**DIRECTIONS FOR THIS TASK:** Give back exactly the lines from the one containing "How far from the photographer's" through the end of the records, including both, and no others.
----------------------------------------
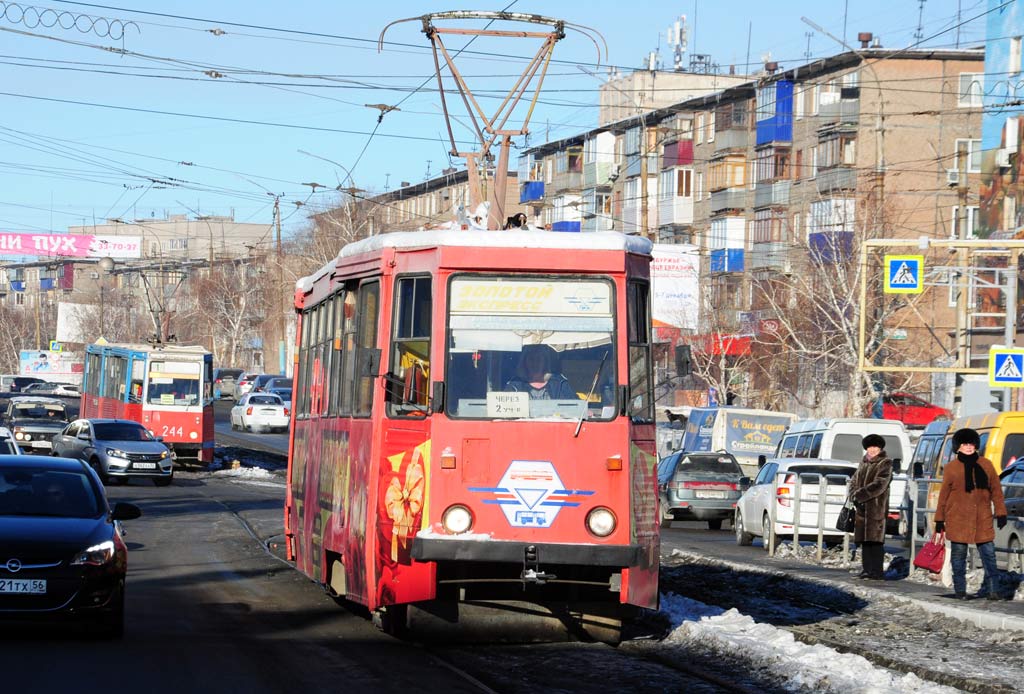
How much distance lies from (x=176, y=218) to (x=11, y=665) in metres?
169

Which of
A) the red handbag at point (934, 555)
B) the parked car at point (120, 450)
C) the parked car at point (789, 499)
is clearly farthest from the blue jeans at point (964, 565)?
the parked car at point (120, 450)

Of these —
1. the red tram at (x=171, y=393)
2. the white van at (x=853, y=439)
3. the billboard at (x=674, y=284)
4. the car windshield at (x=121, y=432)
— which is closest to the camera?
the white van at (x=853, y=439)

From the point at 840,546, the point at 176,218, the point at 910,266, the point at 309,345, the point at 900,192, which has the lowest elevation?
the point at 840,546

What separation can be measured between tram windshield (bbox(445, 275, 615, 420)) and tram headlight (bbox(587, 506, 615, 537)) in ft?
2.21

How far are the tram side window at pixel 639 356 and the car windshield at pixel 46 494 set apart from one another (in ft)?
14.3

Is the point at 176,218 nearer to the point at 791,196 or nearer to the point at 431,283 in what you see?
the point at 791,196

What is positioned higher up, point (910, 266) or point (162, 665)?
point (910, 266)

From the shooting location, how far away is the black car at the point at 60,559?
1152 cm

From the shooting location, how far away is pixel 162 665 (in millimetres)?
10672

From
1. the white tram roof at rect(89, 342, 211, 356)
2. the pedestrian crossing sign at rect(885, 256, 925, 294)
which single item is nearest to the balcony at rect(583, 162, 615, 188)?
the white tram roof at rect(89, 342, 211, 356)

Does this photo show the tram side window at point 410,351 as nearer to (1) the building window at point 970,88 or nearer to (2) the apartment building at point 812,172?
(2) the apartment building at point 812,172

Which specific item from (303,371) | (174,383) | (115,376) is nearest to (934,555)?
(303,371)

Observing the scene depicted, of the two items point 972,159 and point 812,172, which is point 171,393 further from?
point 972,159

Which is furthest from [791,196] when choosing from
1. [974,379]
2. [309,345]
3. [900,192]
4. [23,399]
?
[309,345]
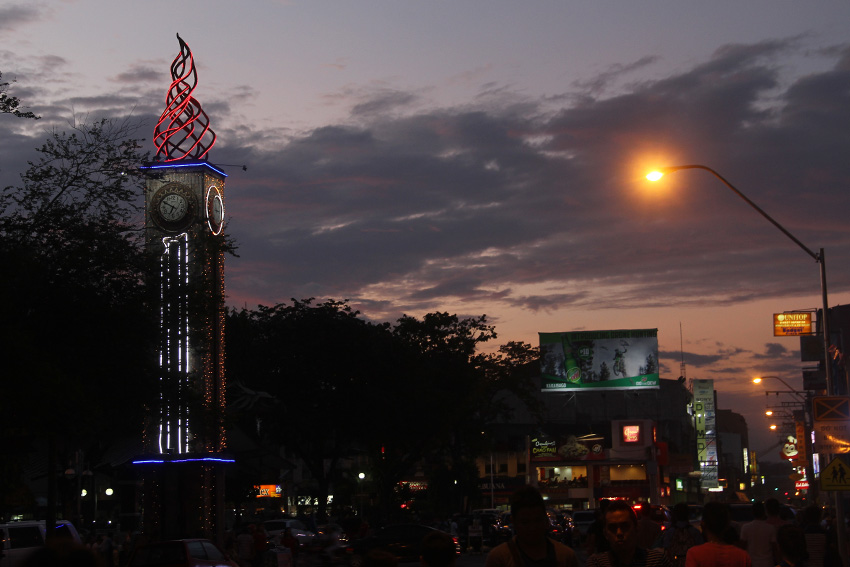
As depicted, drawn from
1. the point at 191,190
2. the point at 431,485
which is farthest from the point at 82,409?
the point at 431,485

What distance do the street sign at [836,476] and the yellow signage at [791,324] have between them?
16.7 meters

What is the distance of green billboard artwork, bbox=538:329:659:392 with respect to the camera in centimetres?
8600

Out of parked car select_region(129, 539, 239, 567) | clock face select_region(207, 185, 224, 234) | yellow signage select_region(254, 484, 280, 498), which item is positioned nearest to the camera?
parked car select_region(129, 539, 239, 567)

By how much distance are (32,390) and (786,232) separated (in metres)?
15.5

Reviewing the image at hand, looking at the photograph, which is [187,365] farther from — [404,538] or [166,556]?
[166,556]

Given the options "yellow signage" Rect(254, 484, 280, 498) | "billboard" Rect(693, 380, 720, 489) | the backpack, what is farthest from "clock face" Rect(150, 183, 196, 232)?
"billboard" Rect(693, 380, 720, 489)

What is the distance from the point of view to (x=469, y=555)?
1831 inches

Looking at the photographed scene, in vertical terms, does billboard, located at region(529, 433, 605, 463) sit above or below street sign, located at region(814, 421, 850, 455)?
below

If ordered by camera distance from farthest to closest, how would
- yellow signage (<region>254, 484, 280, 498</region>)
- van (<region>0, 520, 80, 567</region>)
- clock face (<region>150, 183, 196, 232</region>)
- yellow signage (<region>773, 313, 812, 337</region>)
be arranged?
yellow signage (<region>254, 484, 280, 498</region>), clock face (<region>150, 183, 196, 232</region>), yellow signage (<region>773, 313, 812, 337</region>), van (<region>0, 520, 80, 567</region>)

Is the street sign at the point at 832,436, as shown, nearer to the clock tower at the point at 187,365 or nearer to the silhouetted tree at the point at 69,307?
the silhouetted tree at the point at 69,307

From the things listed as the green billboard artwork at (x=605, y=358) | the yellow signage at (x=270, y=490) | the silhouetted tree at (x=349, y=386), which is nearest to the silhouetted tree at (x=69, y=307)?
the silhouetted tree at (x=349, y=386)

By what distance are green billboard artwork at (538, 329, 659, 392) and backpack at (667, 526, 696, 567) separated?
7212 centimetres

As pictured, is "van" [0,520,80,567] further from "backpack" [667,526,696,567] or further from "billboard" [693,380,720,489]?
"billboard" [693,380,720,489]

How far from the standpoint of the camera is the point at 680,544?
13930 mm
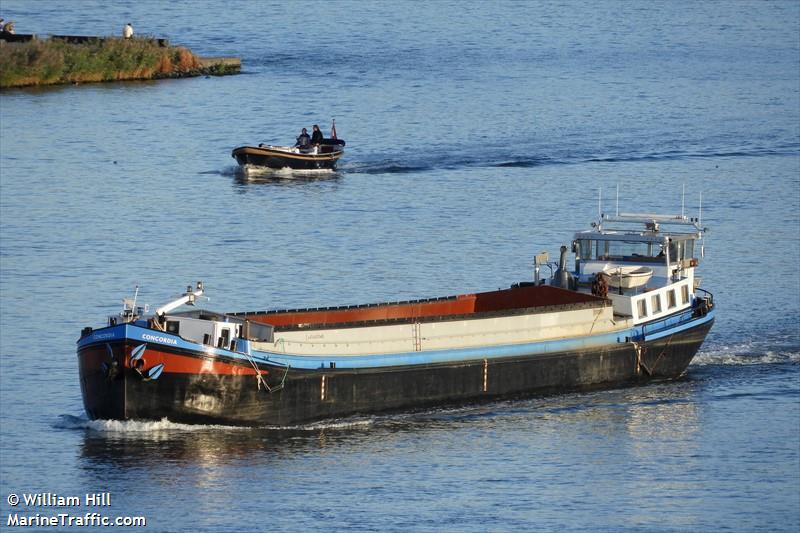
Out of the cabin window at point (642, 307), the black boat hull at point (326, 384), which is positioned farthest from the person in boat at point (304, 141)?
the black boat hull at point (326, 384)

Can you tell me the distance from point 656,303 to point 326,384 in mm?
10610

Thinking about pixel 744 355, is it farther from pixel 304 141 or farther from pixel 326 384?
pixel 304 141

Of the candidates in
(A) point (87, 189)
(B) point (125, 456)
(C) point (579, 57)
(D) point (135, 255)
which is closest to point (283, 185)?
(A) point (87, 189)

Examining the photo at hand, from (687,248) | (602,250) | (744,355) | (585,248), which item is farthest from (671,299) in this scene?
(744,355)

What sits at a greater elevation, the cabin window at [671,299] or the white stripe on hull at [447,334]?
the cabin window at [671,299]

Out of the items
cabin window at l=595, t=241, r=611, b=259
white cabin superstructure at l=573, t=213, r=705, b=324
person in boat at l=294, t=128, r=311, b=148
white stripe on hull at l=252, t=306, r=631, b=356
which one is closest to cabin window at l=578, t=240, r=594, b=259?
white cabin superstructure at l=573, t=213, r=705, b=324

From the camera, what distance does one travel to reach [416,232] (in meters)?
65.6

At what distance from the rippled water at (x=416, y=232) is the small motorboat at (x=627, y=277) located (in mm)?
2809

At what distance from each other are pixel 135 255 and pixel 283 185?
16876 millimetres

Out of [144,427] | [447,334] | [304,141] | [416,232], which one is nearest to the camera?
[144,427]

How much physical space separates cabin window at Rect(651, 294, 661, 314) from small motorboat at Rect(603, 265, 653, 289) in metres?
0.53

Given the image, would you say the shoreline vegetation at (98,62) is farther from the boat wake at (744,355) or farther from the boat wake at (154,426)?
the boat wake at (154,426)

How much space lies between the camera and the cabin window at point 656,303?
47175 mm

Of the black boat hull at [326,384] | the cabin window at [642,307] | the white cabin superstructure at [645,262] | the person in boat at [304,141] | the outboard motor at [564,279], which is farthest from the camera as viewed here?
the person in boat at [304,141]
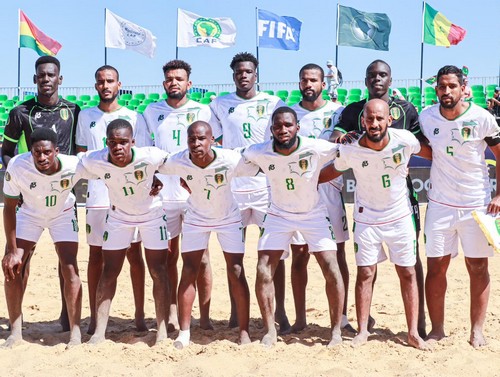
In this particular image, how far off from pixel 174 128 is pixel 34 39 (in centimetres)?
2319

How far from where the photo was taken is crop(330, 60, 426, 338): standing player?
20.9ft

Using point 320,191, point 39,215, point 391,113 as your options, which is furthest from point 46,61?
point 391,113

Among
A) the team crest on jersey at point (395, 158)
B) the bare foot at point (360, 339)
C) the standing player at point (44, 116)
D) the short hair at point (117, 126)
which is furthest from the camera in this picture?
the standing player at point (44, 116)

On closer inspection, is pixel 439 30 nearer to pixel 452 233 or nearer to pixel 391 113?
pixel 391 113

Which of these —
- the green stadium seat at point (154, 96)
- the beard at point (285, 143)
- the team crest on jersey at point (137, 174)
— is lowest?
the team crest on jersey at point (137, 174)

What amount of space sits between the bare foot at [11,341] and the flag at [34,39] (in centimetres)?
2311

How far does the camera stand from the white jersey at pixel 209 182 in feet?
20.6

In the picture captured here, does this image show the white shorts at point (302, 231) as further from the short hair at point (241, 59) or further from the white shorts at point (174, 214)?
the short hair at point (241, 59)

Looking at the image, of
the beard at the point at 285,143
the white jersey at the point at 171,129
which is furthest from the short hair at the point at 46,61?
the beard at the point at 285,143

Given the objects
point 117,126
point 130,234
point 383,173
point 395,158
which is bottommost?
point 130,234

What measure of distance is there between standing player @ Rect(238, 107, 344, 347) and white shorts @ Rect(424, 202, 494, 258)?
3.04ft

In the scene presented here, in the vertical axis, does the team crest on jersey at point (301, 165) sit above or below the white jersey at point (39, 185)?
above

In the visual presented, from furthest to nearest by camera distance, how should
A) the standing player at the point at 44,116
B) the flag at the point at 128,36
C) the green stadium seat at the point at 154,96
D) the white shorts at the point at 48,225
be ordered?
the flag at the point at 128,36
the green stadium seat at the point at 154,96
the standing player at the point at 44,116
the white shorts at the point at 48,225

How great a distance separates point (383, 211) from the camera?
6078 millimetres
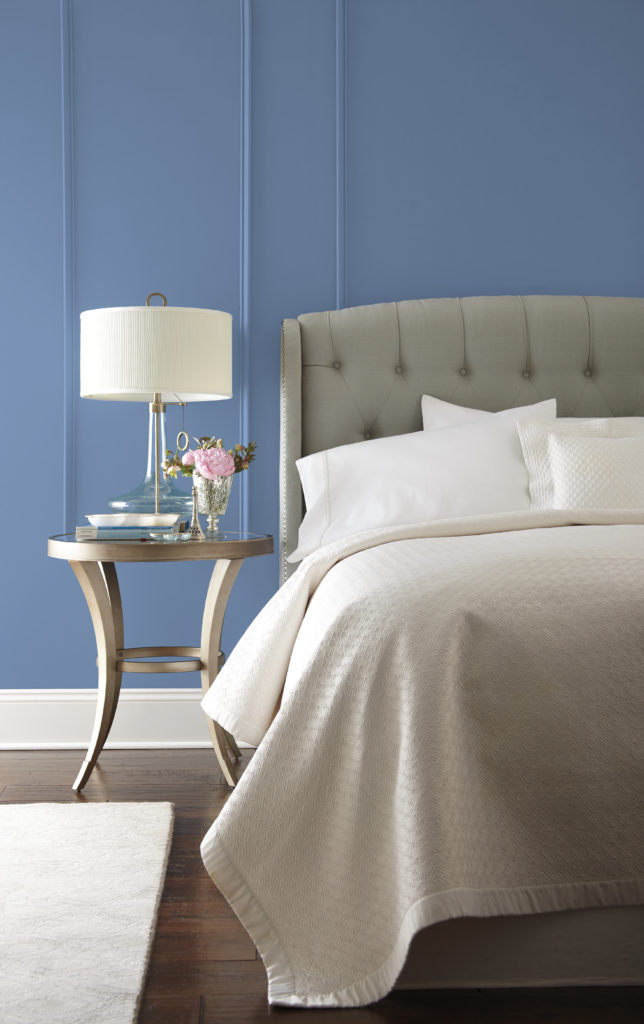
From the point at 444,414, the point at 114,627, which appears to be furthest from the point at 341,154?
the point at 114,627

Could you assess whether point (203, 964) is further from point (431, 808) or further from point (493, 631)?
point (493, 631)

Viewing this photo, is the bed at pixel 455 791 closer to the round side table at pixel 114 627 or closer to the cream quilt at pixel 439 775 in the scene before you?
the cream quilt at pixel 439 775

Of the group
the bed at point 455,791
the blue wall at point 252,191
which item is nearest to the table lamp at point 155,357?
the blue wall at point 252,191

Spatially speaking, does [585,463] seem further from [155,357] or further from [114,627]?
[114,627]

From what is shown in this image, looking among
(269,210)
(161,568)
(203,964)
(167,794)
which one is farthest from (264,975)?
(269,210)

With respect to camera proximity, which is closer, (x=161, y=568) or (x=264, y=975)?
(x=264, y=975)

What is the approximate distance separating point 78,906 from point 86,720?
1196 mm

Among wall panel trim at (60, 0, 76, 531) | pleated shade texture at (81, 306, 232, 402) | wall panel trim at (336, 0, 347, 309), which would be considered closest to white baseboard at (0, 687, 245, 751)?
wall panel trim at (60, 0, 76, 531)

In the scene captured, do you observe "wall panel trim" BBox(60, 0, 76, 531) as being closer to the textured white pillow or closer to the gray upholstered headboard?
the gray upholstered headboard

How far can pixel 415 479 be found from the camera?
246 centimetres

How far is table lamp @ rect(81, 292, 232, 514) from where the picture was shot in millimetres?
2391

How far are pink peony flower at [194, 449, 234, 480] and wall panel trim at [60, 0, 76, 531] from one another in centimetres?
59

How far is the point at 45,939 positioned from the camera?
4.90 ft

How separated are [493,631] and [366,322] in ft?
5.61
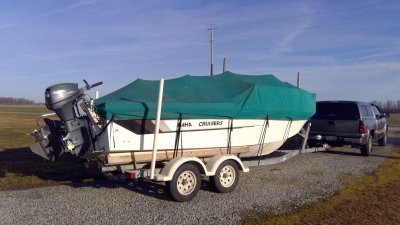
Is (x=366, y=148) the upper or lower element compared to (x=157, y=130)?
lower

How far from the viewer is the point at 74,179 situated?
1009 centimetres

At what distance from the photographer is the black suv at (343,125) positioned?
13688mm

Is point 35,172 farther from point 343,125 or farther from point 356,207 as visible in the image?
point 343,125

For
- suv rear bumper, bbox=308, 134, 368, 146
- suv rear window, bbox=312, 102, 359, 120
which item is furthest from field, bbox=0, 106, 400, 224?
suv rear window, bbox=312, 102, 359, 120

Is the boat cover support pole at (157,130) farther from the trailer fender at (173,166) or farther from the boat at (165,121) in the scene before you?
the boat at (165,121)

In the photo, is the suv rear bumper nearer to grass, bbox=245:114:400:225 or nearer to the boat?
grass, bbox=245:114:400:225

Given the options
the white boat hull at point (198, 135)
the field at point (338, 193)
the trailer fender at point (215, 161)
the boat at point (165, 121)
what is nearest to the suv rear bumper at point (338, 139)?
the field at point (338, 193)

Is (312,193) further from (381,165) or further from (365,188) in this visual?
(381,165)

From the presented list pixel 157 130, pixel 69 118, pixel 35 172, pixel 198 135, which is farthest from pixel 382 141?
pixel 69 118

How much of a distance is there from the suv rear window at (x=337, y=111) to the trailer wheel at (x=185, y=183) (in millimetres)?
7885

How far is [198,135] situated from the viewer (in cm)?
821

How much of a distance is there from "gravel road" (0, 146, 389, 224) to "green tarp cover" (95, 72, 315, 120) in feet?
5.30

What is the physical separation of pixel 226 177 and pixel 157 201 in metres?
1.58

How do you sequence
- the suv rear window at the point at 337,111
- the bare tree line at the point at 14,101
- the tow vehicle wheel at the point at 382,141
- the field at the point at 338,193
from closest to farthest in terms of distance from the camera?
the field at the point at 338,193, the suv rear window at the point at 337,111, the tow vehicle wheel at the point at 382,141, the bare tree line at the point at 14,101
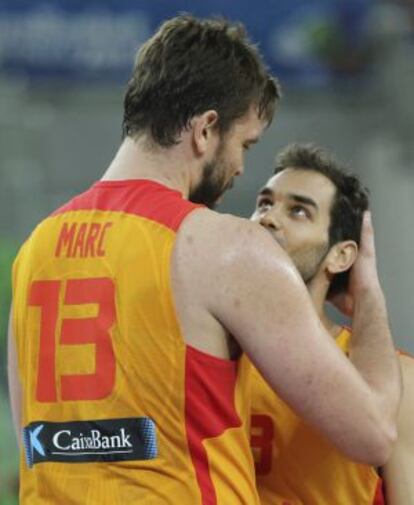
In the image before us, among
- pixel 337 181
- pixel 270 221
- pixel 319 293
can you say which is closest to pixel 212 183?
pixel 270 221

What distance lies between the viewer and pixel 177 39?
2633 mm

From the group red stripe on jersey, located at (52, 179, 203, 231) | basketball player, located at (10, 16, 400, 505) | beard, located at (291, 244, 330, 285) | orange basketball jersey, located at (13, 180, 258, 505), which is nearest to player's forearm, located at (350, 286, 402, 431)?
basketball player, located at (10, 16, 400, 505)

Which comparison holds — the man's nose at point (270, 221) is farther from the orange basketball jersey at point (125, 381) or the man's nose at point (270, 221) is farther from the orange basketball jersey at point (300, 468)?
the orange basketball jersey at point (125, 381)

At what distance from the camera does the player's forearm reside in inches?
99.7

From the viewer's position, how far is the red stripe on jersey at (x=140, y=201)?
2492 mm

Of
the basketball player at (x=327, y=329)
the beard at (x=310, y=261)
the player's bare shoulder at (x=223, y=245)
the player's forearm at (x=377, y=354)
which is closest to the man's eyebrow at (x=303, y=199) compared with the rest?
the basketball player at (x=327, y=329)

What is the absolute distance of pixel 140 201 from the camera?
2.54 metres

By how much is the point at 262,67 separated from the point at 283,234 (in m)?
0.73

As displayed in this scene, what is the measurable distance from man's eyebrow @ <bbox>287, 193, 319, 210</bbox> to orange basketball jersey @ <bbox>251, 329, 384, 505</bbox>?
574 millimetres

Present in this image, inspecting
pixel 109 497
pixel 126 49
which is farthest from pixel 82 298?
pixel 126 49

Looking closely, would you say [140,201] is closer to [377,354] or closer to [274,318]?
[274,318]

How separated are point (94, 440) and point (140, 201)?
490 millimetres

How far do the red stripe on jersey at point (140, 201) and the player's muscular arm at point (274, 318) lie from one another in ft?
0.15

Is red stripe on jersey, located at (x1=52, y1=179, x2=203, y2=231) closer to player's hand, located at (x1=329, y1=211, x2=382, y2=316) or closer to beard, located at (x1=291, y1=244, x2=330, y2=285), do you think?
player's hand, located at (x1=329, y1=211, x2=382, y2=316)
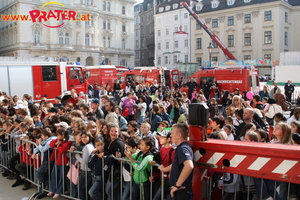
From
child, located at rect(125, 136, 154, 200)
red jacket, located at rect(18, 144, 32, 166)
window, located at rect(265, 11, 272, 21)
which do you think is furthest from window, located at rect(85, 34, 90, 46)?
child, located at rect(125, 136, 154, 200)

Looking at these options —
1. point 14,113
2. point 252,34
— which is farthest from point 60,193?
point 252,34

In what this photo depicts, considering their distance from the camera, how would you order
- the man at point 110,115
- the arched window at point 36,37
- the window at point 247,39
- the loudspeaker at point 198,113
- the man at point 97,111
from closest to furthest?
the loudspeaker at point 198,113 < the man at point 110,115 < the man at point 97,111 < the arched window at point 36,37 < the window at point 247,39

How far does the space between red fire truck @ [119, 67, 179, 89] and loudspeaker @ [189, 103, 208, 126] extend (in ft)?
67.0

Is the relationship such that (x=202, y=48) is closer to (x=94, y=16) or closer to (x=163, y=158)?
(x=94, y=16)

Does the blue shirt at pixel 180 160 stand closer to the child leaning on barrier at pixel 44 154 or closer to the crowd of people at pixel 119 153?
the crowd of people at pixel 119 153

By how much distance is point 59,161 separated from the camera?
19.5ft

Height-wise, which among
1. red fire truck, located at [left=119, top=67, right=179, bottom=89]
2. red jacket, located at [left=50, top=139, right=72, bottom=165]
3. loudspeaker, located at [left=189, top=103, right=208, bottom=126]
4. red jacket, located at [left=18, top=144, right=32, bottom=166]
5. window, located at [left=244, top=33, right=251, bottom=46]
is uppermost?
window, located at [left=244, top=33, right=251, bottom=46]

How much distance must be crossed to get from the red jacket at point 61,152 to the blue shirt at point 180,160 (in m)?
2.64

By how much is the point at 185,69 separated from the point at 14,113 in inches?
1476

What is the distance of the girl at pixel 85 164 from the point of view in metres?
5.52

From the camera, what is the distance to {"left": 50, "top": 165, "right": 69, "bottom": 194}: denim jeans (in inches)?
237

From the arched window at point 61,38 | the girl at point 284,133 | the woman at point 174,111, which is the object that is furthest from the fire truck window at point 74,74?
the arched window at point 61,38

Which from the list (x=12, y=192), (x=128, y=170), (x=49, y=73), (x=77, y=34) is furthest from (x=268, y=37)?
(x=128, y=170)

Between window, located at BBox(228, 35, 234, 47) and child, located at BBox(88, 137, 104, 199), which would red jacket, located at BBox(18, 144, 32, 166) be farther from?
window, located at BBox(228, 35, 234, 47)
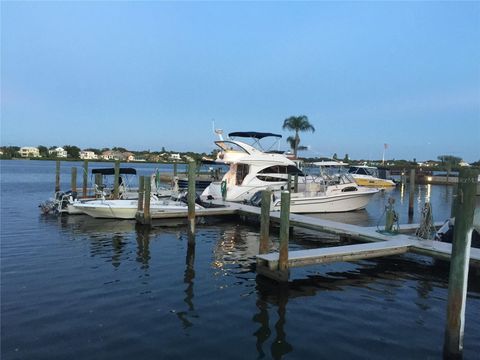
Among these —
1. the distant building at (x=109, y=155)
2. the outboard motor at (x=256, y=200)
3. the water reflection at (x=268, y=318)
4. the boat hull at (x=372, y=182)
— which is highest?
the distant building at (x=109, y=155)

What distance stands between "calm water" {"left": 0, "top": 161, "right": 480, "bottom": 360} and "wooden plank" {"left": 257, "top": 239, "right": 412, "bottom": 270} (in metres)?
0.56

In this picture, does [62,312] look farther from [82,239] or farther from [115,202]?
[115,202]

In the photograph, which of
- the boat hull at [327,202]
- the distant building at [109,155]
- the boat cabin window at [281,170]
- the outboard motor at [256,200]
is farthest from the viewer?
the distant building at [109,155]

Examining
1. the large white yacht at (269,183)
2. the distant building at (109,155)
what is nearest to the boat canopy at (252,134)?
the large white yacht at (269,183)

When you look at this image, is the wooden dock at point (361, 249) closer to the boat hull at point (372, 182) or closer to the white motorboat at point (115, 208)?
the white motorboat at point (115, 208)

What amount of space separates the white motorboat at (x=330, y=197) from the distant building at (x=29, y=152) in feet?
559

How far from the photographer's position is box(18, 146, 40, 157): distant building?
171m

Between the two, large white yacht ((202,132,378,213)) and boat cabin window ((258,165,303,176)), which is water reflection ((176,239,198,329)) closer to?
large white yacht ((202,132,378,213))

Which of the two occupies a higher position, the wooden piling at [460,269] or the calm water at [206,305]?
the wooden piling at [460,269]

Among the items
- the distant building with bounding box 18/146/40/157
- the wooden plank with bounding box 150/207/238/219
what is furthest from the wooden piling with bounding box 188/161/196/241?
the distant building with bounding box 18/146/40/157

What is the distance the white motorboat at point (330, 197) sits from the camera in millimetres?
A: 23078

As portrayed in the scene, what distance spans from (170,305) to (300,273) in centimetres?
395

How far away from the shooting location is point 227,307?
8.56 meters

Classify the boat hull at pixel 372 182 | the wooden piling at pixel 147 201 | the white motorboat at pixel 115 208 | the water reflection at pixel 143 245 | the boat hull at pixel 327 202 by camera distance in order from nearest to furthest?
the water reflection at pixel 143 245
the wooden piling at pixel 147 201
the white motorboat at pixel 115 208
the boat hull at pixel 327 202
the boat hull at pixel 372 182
----------------------------------------
**REPLY:**
How far from the photographer's position is box(18, 146, 40, 157): distant building?
171m

Between the two, large white yacht ((202,132,378,213)) and boat cabin window ((258,165,303,176)), which is water reflection ((176,239,198,329)) closer to?
large white yacht ((202,132,378,213))

Which of the two occupies a higher position, the wooden piling at [460,269] or the calm water at [206,305]?
the wooden piling at [460,269]

Among the items
- the distant building with bounding box 18/146/40/157
- the wooden plank with bounding box 150/207/238/219
what is furthest from the wooden piling with bounding box 188/161/196/241?
the distant building with bounding box 18/146/40/157

What is the distance the white motorboat at point (330, 197) sits from the camera in millimetres?
A: 23078

As portrayed in the scene, what distance spans from (170,305) to (300,273) in centimetres?
395

How far away from the shooting location is point 227,307?
8.56 meters

Classify the boat hull at pixel 372 182 | the wooden piling at pixel 147 201 | the white motorboat at pixel 115 208 | the water reflection at pixel 143 245 | the boat hull at pixel 327 202 by camera distance in order from nearest to furthest?
the water reflection at pixel 143 245
the wooden piling at pixel 147 201
the white motorboat at pixel 115 208
the boat hull at pixel 327 202
the boat hull at pixel 372 182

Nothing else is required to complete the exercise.